Bring on the Indians; the cavalry is back. A couple of months ago we were all sitting around waiting for Secretary of Defense Donald Rumsfeld to reinvent the military for a peacetime environment. Guess what: September 11 and homeland defense have put the troops back in the saddle. Since we stopped demobilizing after wars fifty years back, we've kept our troops mostly out of sight, let them do their day-to-day work in our backyard but with a privacy fence between them and us. Now they're everywhere we go, doing the things that in other times would have qualified as garrison duty. Not to stretch the parallel too far, but the new homeland defense does hark back to those simple days when the West was wild and defense was either a do-it-yourself job or a hooray for the cavalry just topping the hill. Garrisoning the war on terror should be just about as exciting as sitting at Fort Supply or any one of the other posts that protected the citizens during the Indian Wars.

In 1877 a scouting party of six soldiers and three Navajo scouts commanded by Lt. Henry Wright, rode through the dismal countryside near Deming, New Mexico, looking for Indians. They found them, then found themselves surrounded by 40 to 50 Chiricahua Apaches. They fought hard and prevailed and one of them, Corporal Clifton Greaves earned the Congressional Medal of Honor (as did 22 other Buffalo Soldiers between 1866 and 1912). This action is analogous to the current raids on Afghanistan, especially now that the troops are learning that the Taliban forces are more rugged fighters than expected.

11The battle was the exception for the soldiers, not the norm. Now, as it was in the nineteenth century, the mundane defines military life. Military service against the Indians was mostly misery and drudgery. Patrols could last up to half a year and cover 1,000 miles. And troopers built and rebuilt forts, strung telegraph wire, escorted settlers, railroaders, and cattle, and built and patrolled national parks. They drilled, pulled guard duty, and kept up their horses, barracks, weapons and equipment. Nowadays soldiers watch us as we venture back into the air, check our borders, stand guard over our water, power, and other facilities.

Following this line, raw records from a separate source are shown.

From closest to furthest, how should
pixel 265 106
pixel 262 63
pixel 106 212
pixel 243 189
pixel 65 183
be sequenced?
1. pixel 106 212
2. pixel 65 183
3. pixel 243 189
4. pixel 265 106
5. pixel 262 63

One thing's different. We don't kick the GIs around much anymore. For the frontier soldier, when in town, if there was a town they could reach, they could expect a less than open-armed welcome. Westerners, many of whom were former Confederates, disliked soldiers for their uniform, and Buffalo Soldiers for both the color of their uniform and the color of their skin. And the towns that sprang up around the frontier posts were not cultural hotbeds, featuring rather saloons, gambling parlors, houses of prostitution. These towns also attracted the West's most unsavory characters. Consistently, in conflicts between soldiers and locals, sheriffs and juries came down on the side of the locals.

Soldiering was hard duty for white and black, and the rewards of a five-year enlistment weren't all that great. For a seven-day workweek with holidays on the Fourth of July and Christmas, a private got $16 a month, reduced to $13 in 1871. The army also provided food, clothing, and a place to live. There was no Internet, no overseas option, no G.I. Bill, no way to match the luxurious life given today's soldier. Still, it was a living, and a profession a man - or woman - could take pride in.

Oddly, the cavalry analogy rings true today, what with a commander in chief who is leading the troops over the hill. Or is he the lone ranger and those behind him a posse?